In gasification, virtually no NOx is formed, but the organic fuel nitrogen is partially converted into HCN and NH3. These components are removed in a water wash or— in the case of HCN—by catalytic conversion to NH3 together with the COS. The gas combusted in the gas turbine is therefore essentially free of any nitrogen compounds except molecular nitrogen. NOx from the gas turbine is therefore limited to thermal NOx. Current burner designs are capable of values as low as 15 ppmv NOx when firing syngas (Jones and Shilling 2002). Individual units are reported as having single-figure NOx emissions (Hannemann etal. 2002). Should lower values be required, then it would be necessary to add an SCR, but at present such a demand would appear illogical, since the IGCC without the SCR can already achieve better results than any other coal-fired technology. Only firing with natural gas can achieve better values (9 ppmv). Flue gas recycle and or wet compression offer potential to reduce the thermal NOx even further.

Mercury. Mercury is an element that is present in coals in very differing amounts and is difficult to remove. The risk to engineering materials and downstream plant equipment is described in Section 6.9.9.

Mercury emissions to the atmosphere, particularly from conventional coal-fired power plants, are causing increasing concern, and it will in the near future be subject to emissions regulations in the United States.

One of the difficulties with mercury capture from flue gas streams is the uncertainty about the distribution of the various species. In addition to elemental mercury vapor, it can exist in flue gas as an oxide, chloride, sulfide, or sulfate, the proportions depending on the levels of other contaminants in the coal. Thus not every mercury capture technology is suitable for every fuel.

The IGCC concept has a natural advantage over conventional combustion tech­nologies in the removal of mercury. Removal to over 90% from synthesis gas has been demonstrated at Eastman Chemical Company’s coal-to-chemicals facility in Kingsport, Tennessee, since 1983 using technology developed and used as standard for natural gas applications (Trapp 2001). In fact, only difficulties with measure­ment in the ppb range have prevented a determination whether even higher removal efficiencies are achieved or not. Certainly no product contamination has ever been detected. Against this is the continued recognition that “no single technology has been proven that can uniformly control mercury from power plant flue gas emissions in a cost-effective manner” (U. S. Department of Energy 2003). In a recent investiga­tion into the costs of mercury removal from flue gas, EPRI estimated the costs of 90% sulfur removal at U. S.$2.80 to $3.30 per MWh (Chang 2001). Rutkowski, Klett, and Maxwell (2002) have compared this with the application of sulfur- impregnated activated carbon beds, as in the Eastman plant to a 250 MWe IGCC configuration. The resulting cost obtained was U. S.$0,254 per MWh.

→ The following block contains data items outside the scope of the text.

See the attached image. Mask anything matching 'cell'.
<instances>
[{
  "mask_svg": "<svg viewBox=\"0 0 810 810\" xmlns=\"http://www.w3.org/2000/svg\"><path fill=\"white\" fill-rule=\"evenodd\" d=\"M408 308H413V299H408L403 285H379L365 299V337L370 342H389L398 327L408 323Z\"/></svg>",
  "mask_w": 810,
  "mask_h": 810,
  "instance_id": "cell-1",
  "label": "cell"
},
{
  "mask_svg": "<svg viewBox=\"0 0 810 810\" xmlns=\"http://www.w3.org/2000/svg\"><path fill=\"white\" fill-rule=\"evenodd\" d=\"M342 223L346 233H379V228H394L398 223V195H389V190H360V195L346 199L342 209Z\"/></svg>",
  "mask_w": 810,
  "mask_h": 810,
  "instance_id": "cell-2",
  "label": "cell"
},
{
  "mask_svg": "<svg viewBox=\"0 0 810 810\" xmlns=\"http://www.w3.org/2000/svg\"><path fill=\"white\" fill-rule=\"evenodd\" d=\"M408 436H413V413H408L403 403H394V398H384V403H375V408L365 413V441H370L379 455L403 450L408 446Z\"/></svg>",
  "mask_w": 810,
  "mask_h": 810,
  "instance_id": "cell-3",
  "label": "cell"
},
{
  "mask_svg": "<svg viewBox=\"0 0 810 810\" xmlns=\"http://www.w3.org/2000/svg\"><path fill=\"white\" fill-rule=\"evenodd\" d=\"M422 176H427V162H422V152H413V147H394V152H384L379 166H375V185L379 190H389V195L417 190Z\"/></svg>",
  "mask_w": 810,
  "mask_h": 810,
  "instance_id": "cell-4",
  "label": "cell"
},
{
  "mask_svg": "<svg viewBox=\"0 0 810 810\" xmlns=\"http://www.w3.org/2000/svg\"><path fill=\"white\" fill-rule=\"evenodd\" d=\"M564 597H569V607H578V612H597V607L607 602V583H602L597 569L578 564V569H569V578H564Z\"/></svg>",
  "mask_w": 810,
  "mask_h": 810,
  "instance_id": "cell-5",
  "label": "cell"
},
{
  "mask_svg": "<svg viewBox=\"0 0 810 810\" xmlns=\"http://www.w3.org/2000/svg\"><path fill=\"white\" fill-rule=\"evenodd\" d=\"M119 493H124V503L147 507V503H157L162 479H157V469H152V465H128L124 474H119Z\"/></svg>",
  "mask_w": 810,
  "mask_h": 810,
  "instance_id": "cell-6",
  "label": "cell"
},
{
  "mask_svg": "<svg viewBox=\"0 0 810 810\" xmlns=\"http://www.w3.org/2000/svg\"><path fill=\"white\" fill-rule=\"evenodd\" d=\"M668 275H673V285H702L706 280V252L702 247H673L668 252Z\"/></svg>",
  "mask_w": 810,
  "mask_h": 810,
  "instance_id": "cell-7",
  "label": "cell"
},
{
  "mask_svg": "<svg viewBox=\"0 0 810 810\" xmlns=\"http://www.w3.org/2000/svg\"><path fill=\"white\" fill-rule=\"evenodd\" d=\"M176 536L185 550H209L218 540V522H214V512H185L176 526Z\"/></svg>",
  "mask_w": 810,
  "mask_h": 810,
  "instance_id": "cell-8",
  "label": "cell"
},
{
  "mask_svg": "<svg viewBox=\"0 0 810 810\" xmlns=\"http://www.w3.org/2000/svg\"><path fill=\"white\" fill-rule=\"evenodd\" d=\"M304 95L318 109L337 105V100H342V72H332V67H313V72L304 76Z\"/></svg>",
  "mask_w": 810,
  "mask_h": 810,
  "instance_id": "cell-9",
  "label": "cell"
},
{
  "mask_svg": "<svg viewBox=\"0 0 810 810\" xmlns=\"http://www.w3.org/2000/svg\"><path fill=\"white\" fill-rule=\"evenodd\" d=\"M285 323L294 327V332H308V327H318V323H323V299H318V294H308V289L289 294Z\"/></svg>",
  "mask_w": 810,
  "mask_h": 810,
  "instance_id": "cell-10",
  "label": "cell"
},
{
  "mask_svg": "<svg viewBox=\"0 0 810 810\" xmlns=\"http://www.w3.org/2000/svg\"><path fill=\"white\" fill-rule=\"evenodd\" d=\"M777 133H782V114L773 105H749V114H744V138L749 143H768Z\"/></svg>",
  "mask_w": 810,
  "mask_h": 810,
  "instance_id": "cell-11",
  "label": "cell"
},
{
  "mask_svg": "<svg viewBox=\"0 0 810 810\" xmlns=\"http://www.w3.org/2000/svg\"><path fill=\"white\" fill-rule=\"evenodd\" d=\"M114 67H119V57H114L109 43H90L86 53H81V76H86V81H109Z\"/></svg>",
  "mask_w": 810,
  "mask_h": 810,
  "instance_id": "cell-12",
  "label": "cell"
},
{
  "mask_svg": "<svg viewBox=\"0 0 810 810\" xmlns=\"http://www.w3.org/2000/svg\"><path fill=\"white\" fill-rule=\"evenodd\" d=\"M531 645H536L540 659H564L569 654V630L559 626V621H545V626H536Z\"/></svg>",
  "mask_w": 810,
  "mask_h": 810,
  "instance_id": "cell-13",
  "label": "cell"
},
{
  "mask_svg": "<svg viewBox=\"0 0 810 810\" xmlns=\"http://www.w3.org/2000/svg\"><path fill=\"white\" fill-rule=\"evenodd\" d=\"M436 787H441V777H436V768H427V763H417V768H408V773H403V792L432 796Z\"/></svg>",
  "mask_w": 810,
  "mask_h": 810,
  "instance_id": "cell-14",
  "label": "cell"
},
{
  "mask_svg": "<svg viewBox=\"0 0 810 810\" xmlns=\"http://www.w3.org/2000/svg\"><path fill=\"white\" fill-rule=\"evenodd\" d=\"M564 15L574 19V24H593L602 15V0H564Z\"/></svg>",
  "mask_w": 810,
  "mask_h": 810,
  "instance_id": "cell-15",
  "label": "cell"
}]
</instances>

An additional aspect to consider is the clear destination of the mercury on removal from syngas with activated carbon whereas research is still in progress to determine the fate of mercury removed from flue gas by various techniques. In conventional coal-fired power stations equipped with flue gas scrubbing, there is concern that mercury may end up in the gypsum wallboard, Portland cement, or manufactured aggregates that are produced. This issue is being addressed in leach — ability studies on a broad range of solid by-products and wastes (Schwalb, Withum, and Statnick 2002). Final clarity on this issue is unlikely, however, until commercial introduction of mercury capture.

Arsenic. Arsenic is currently not regulated as an emission, although there is increas­ing concern about it. Arsenic is only present in coals and mainly in those coals that have a high pyrite content. Under reducing conditions, compounds of these elements are volatile and are entrained in the gas of slagging gasifiers. When fuel gas treating is applied, compounds of these elements will eventually gather in the water treatment plant and end up in the settler/filter cake of the flocculation section that has to be considered as chemical waste. Alternatively, where raw gas shift is applied, it will deposit on the catalyst. In the case of flue gas treating, the nonvolatile As203 will deposit in any filter or end up in the gypsum.